[PROBLEM DETAILS]: Begin at the line that has "How far does" and continue through the last line, reproducing only these lines, requests included. Scale every number in the answers (the measured distances) by 1.75, rounding each to the same number of decimal places it had, with halves rounded up.

++++ THE INPUT

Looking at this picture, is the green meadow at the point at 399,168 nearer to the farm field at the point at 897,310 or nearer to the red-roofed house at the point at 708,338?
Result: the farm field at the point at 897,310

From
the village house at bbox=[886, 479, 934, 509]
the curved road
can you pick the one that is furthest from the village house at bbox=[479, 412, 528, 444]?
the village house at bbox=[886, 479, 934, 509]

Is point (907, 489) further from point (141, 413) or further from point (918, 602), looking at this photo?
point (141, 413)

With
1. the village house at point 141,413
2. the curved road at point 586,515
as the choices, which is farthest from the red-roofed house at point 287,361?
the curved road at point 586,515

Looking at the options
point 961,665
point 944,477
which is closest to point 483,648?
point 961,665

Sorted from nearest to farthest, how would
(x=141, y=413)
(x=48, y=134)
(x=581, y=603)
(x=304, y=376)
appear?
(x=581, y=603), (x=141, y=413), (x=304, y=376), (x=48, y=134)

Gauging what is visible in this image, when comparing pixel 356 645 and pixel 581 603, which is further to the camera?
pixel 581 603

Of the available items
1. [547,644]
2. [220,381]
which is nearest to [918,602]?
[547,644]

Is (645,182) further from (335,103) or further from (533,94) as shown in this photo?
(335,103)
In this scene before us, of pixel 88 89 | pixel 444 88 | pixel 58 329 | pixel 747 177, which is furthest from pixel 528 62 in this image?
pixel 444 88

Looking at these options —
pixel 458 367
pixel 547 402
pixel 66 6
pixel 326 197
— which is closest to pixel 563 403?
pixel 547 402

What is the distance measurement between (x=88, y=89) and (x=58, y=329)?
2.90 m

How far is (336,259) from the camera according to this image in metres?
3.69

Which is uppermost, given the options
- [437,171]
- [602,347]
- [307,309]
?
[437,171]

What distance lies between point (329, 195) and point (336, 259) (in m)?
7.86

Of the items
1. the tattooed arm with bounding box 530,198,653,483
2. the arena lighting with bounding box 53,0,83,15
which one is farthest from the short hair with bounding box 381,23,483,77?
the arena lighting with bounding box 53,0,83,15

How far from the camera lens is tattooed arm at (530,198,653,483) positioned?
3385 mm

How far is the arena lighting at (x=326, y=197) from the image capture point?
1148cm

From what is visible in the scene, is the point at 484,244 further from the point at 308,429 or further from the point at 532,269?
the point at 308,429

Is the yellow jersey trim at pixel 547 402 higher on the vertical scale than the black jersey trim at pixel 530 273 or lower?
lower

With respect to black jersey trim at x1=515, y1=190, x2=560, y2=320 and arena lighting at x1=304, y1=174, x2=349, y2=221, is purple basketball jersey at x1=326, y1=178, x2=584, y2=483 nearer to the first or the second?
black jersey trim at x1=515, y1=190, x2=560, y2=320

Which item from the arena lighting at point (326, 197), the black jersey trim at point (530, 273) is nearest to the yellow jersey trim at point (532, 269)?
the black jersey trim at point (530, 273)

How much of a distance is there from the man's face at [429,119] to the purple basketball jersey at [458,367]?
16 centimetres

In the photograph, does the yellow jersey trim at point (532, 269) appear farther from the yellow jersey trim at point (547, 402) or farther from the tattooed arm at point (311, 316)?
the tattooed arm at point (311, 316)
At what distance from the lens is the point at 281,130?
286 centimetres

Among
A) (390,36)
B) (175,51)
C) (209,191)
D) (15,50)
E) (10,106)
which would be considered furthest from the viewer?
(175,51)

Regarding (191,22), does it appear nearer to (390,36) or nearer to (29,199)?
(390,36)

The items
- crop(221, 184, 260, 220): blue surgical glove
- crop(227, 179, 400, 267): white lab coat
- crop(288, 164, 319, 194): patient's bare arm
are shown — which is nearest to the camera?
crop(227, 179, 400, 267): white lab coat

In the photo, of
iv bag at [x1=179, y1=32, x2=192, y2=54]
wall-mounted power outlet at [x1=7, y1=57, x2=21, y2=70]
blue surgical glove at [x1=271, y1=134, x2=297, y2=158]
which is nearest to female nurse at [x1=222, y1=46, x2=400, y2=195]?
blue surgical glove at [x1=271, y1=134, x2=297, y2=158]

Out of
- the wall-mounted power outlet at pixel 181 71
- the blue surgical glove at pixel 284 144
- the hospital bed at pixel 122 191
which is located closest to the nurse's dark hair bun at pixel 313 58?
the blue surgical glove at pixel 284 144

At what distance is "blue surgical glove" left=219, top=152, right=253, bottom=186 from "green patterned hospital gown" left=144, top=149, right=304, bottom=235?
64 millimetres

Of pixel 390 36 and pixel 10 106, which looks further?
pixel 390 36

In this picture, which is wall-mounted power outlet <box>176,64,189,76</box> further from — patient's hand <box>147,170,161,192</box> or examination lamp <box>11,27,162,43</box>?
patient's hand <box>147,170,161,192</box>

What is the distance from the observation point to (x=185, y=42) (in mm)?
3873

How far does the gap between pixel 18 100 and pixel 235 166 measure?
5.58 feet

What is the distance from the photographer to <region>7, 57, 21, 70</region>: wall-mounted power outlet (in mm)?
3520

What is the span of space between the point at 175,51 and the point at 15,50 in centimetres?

++++++++

[RESULT FOR THIS TASK]:
How far does the gap between pixel 18 100 and pixel 235 166 measure?
9.77 feet

What is the distance from the photographer to <region>7, 57, 21, 70</region>: wall-mounted power outlet (in mm)?
6160

What is the span of space between the point at 175,51 and the point at 15,50 in centimetres?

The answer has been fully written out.